HC Deb 26 March 1885 vol 296 c656

asked the Under Secretary of State for the Colonies, Whether his attention has been called to the letters by Correspondents of The Times and The Standard, pointing out the value of the trade with districts north of Bechuanaland up to the Zambesi, and especially to the following statement:— The countries of the interior, called Matabeleland and Mashuanaland, stretching to the Zambesi, are fertile and well watered, infinitely more valuable than the more settled country to the South. It is a fact that those countries abound in mineral wealth, and in products from which we may look in the future to an enormous increase of our Cape trade. Their products will in the future find their way to the outer world by the South. The Transvaal is putting out feelers, and already a number of Boers are endeavouring to establish themselves in Mashuanaland, entering that country by way of Zoutpansberg. A bold policy in the present, a protectorate proclaimed to the Zambesi, would be a simple matter now. It would entail but little expense, it would curtail the power of the Boers, and would give no pretext for German opposition; and, whether, in order to secure this promising trade for British colonists and British manufactures, and to produce profitable results from the present expedition to Bechuanaland, Her Majesty's Ministers will encourage in every possible way the construction of a Railway from Kimberley to the Zambesi?


The hon. Member, if he will allow me to say so, is a little in advance of his age.

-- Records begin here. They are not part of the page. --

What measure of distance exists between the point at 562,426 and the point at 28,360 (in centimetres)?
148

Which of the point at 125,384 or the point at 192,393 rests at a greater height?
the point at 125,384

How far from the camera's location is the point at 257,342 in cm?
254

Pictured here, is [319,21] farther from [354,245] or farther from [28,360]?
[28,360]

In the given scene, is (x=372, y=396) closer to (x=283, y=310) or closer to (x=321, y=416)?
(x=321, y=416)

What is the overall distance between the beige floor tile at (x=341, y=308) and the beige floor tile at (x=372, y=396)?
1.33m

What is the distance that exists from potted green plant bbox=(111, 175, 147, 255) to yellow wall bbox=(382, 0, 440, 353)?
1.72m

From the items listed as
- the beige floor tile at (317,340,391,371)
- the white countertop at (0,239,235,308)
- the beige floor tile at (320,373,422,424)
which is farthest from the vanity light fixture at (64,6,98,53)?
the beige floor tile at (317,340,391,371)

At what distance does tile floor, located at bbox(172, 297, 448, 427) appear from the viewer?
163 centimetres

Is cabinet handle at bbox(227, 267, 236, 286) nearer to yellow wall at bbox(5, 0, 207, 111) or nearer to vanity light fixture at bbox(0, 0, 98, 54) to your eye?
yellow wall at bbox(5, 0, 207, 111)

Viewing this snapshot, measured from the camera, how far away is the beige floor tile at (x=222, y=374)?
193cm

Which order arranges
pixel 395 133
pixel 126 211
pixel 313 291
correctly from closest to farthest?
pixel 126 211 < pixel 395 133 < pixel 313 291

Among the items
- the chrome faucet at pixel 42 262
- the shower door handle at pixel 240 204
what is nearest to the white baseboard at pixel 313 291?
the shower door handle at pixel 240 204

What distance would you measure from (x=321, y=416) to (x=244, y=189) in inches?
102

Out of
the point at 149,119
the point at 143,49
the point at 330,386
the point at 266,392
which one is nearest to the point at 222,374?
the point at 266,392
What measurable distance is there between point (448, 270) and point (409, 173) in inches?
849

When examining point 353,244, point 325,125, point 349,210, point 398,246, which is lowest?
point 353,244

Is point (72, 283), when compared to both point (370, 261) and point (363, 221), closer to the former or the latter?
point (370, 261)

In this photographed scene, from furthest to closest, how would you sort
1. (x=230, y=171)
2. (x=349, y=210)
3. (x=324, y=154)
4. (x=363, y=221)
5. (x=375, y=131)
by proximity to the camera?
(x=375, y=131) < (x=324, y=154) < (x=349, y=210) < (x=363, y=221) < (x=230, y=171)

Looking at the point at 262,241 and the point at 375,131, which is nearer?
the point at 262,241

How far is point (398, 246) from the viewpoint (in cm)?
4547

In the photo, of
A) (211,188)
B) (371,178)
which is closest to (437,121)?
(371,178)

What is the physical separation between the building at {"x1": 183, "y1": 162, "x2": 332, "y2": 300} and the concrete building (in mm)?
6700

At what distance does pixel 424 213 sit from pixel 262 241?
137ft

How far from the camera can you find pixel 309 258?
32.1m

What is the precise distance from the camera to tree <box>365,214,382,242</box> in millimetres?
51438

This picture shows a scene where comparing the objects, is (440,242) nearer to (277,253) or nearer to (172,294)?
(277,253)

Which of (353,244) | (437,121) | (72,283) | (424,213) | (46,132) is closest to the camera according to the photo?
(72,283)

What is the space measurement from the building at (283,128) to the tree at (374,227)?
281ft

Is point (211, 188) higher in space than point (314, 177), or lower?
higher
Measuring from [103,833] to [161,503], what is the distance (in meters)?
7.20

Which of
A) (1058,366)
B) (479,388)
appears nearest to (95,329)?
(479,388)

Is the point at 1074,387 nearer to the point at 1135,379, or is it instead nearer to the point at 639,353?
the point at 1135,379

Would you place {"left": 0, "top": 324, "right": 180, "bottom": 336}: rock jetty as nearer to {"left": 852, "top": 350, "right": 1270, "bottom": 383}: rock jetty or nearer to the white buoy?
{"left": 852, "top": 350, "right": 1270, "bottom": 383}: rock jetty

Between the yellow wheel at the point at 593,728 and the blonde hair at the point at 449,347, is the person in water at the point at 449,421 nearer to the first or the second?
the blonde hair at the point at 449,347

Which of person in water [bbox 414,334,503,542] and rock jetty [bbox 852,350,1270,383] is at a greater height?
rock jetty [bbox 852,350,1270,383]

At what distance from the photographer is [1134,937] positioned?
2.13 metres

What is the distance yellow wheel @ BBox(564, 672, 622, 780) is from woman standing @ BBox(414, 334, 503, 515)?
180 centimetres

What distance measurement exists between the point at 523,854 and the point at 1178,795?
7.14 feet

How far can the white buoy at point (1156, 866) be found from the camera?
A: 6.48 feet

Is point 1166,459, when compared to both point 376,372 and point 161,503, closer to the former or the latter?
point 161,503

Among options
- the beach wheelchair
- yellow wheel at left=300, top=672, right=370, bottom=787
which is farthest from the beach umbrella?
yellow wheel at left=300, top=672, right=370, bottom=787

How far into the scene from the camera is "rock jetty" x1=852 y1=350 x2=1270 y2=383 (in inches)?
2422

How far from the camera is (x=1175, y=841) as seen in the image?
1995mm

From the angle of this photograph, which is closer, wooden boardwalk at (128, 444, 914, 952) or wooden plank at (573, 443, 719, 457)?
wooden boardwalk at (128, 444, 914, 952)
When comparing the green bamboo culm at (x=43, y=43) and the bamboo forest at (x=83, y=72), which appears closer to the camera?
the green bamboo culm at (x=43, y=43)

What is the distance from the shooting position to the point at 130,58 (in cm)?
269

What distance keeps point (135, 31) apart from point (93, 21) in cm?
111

The distance as the crow flies between Kimberley and Victoria Falls, the nearest point on the Zambesi, is 750 miles; and taking £6,000 a-mile as a very moderate estimate for the construction of a railway, without deviations, the cost would amount to very nearly £5,000,000. The hon. Member must therefore see that this is clearly a question for the future, and not for the present.


said, that he would admit the truth of the hon. Member's imputation, if the words "Her Majesty's Government" were substituted for the word "ago."